┌─ Texte à examiner

La direction de l’innovation technique est une création récente au sein du groupe Demathieu Bard.  Quelle place prend-elle dans l’organisation de celui-ci ?

La fonction a été créée fin 2020 de manière transverse, pour être commune aux deux grands métiers du groupe : la construction et l’immobilier. Elle repose d’abord, en toute logique, sur l’expertise accumulée pendant 160 ans en matière de procédés constructifs pour la réalisation d’ouvrages en béton. Le groupe possède une longue culture de la complexité technique. Le but consiste à la transposer aux enjeux de décarbonation traduits par la RE 2020 d’une part, à l’ensemble du groupe  d’autre part.

Nous pratiquons un sourcing permanent, interne et externe. L’an dernier, il a abouti à auditer pas moins de 350 solutions, dont une trentaine a été retenue pour leur pertinence pour nos activités. Nous transmettons cette « base » de données d’informations, de veilles, de solutions aux deux métiers, chacun apportant sa part d’innovation qui profite à l’autre. Pour l’immobilier, notre concept breveté « Evoluvie » ouvre de nouvelles perspectives en termes d'adaptation du logement aux aléas et changements pendant la vie, par sa facilité à le diviser en deux parties, pour un espace de télétravail, une chambre à part, etc.

Quels sont les axes prioritaires pour votre matériau de prédilection, le béton ?

└─
┌─ Données fournies

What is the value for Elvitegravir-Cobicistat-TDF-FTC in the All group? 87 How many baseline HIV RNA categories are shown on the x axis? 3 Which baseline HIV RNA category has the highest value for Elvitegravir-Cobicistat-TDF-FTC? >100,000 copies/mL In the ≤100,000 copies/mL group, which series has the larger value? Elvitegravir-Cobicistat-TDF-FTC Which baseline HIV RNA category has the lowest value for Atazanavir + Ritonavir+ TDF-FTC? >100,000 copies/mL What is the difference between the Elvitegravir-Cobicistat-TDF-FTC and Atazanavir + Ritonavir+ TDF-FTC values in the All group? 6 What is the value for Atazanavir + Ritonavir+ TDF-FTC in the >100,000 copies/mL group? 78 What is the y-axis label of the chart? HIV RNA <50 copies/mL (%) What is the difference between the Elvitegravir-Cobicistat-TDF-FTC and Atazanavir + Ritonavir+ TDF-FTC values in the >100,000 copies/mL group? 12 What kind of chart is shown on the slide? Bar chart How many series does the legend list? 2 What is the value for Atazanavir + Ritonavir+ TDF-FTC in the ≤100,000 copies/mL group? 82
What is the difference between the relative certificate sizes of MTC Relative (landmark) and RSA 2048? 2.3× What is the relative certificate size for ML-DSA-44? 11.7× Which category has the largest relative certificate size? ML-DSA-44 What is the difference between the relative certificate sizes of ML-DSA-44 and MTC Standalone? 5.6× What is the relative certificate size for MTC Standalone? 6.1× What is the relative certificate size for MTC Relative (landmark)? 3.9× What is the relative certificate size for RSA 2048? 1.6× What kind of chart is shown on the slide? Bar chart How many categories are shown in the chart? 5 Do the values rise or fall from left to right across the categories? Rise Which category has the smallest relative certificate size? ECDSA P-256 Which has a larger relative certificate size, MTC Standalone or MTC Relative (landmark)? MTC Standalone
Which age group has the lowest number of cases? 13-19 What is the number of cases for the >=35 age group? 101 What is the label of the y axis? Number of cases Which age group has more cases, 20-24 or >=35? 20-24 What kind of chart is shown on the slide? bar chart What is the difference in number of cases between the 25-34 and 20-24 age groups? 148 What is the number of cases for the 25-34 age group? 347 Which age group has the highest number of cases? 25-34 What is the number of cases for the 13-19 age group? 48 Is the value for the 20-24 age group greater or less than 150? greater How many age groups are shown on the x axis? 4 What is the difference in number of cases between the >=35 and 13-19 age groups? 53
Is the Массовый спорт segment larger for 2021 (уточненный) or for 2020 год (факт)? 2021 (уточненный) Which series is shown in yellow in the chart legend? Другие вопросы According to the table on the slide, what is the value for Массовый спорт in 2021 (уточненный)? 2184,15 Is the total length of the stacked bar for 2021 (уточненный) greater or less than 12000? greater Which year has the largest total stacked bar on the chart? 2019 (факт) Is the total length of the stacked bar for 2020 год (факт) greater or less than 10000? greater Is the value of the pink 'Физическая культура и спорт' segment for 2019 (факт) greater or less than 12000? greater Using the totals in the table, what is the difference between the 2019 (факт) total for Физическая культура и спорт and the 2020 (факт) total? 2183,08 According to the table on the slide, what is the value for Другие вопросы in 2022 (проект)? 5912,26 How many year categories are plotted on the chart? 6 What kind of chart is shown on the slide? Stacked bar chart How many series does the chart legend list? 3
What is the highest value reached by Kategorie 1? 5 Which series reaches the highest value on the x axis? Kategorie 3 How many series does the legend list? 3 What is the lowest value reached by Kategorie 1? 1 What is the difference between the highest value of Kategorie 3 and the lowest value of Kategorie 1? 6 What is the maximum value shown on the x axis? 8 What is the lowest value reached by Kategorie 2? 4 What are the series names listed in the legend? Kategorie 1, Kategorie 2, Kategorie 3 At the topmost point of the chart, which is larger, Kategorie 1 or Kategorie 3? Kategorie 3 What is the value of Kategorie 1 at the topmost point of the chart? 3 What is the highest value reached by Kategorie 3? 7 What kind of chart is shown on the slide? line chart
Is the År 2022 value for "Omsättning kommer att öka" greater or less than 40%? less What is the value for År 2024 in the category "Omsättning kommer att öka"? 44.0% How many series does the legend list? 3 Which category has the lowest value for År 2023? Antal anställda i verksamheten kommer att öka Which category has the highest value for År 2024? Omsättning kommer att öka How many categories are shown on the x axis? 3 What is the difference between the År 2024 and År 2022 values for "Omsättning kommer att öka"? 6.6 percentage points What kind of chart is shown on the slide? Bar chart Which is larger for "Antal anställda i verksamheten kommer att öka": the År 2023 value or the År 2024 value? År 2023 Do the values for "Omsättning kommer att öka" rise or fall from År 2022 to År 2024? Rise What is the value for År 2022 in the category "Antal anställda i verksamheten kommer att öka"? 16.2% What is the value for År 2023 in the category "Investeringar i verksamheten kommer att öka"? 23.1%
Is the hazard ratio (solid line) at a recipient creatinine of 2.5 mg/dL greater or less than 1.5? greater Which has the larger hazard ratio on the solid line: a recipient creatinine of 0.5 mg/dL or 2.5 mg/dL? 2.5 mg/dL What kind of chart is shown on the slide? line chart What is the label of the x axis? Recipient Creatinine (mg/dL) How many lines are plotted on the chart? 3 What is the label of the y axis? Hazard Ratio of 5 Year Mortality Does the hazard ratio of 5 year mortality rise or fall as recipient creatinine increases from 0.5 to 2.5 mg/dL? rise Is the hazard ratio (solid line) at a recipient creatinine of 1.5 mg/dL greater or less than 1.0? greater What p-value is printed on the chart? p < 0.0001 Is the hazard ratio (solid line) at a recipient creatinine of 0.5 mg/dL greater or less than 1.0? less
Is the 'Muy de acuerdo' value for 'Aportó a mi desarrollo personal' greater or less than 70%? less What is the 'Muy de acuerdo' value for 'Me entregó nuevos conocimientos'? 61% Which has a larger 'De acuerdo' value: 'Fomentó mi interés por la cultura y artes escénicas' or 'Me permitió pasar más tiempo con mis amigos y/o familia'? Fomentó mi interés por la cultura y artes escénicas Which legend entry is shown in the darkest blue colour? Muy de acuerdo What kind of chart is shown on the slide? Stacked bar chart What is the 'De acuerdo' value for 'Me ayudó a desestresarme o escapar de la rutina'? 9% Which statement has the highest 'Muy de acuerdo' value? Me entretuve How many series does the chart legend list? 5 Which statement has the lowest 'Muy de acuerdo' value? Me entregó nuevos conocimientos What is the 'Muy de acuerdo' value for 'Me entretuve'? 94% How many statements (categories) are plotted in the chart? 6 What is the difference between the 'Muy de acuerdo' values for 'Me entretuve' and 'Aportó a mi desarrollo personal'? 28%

└─

## Liste des consignes
1 - Recopiez, dans le texte sur l'innovation technique, le passage qui commence par "La direction de" et se poursuit jusqu'à "groupe  d’autre part.".
2 - Relevez toutes les lignes qui contiennent la chaîne "right", en tenant compte de la casse.
Ces lignes n'ont aucun lien avec le texte sur l'innovation technique.

## Réponses attendues
1 -
La direction de l’innovation technique est une création récente au sein du groupe Demathieu Bard.  Quelle place prend-elle dans l’organisation de celui-ci ?

La fonction a été créée fin 2020 de manière transverse, pour être commune aux deux grands métiers du groupe : la construction et l’immobilier. Elle repose d’abord, en toute logique, sur l’expertise accumulée pendant 160 ans en matière de procédés constructifs pour la réalisation d’ouvrages en béton. Le groupe possède une longue culture de la complexité technique. Le but consiste à la transposer aux enjeux de décarbonation traduits par la RE 2020 d’une part, à l’ensemble du groupe  d’autre part.

2 -
What is the difference between the relative certificate sizes of MTC Relative (landmark) and RSA 2048? 2.3× What is the relative certificate size for ML-DSA-44? 11.7× Which category has the largest relative certificate size? ML-DSA-44 What is the difference between the relative certificate sizes of ML-DSA-44 and MTC Standalone? 5.6× What is the relative certificate size for MTC Standalone? 6.1× What is the relative certificate size for MTC Relative (landmark)? 3.9× What is the relative certificate size for RSA 2048? 1.6× What kind of chart is shown on the slide? Bar chart How many categories are shown in the chart? 5 Do the values rise or fall from left to right across the categories? Rise Which category has the smallest relative certificate size? ECDSA P-256 Which has a larger relative certificate size, MTC Standalone or MTC Relative (landmark)? MTC Standalone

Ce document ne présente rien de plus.